■ **EXERCISE DATA**
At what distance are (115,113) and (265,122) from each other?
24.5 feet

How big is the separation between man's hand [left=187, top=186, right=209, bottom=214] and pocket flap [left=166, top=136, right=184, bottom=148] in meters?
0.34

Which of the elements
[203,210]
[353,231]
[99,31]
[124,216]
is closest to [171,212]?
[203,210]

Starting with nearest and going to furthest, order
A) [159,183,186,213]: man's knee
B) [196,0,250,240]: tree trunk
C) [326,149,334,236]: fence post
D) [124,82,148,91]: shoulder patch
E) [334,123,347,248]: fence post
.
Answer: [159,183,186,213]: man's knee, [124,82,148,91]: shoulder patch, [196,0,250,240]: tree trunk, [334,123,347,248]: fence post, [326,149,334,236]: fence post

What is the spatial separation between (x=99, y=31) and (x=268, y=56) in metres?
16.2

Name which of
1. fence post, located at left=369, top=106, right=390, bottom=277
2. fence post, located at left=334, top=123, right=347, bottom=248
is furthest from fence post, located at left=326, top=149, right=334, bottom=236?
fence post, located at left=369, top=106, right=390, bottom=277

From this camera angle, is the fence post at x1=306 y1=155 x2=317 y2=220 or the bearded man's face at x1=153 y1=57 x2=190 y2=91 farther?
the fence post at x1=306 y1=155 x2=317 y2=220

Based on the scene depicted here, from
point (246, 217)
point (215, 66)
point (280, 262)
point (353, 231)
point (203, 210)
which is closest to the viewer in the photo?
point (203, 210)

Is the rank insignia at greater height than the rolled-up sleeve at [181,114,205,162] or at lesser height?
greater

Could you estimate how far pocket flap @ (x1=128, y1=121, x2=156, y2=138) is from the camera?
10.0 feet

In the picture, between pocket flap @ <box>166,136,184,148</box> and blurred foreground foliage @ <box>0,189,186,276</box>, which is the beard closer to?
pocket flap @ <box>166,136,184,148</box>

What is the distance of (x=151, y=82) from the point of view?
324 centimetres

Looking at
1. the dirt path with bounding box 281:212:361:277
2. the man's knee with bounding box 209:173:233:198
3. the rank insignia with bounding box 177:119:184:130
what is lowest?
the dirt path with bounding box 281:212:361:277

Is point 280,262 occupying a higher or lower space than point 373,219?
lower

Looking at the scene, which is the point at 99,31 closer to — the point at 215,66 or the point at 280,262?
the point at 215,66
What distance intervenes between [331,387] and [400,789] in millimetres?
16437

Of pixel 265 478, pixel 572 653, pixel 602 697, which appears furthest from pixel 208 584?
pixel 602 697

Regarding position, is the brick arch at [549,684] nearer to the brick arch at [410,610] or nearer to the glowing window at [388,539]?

■ **EXERCISE REQUIREMENTS**
Reproduce the listing above, changing each occurrence of "brick arch" to "stone arch" and leaving every other word unaltered.

■ **WRITTEN RESPONSE**
At what distance are (115,113) and (265,122) from each other?
24.5 feet

How big is the separation between man's hand [left=187, top=186, right=209, bottom=214] and pocket flap [left=166, top=136, right=184, bottom=148] in meters?
0.34

Which of the elements
[203,210]
[353,231]
[99,31]
[124,216]
is closest to [171,212]?
[203,210]

Starting with nearest and going to furthest, order
A) [159,183,186,213]: man's knee
B) [196,0,250,240]: tree trunk
C) [326,149,334,236]: fence post
D) [124,82,148,91]: shoulder patch
E) [334,123,347,248]: fence post
.
Answer: [159,183,186,213]: man's knee, [124,82,148,91]: shoulder patch, [196,0,250,240]: tree trunk, [334,123,347,248]: fence post, [326,149,334,236]: fence post

What is the spatial separation between (x=99, y=31) and (x=268, y=56) in metres?
16.2

Name which of
1. fence post, located at left=369, top=106, right=390, bottom=277
2. fence post, located at left=334, top=123, right=347, bottom=248
is furthest from fence post, located at left=326, top=149, right=334, bottom=236?
fence post, located at left=369, top=106, right=390, bottom=277

From this camera angle, is the fence post at x1=306 y1=155 x2=317 y2=220 or the bearded man's face at x1=153 y1=57 x2=190 y2=91 farther?
the fence post at x1=306 y1=155 x2=317 y2=220

Based on the scene depicted here, from
point (246, 217)
point (215, 66)
point (280, 262)
point (353, 231)
point (203, 210)
which is closest to the viewer in the photo?
point (203, 210)

Is the rank insignia at greater height than the rolled-up sleeve at [181,114,205,162] or at lesser height?
greater

Could you estimate how far pocket flap @ (x1=128, y1=121, x2=156, y2=138) is from the camera?
10.0 feet

In the picture, between pocket flap @ <box>166,136,184,148</box> and blurred foreground foliage @ <box>0,189,186,276</box>, which is the beard closer to?
pocket flap @ <box>166,136,184,148</box>

What is the distance of (x=151, y=82) from the point of view?
324 centimetres

Looking at
1. the dirt path with bounding box 281:212:361:277
2. the man's knee with bounding box 209:173:233:198
3. the rank insignia with bounding box 177:119:184:130
what is lowest?
the dirt path with bounding box 281:212:361:277

Is point 280,262 occupying a higher or lower space than point 373,219?
lower

Looking at the scene, which is the point at 99,31 closer to — the point at 215,66 or the point at 280,262?
the point at 215,66
What distance intervenes between [331,387] and [400,789] in millimetres?
16437

Of pixel 265 478, pixel 572 653, pixel 602 697, which appears furthest from pixel 208 584?
pixel 602 697

Regarding position, is the stone arch at [549,684] nearer to the stone arch at [410,610] or nearer to the glowing window at [388,539]?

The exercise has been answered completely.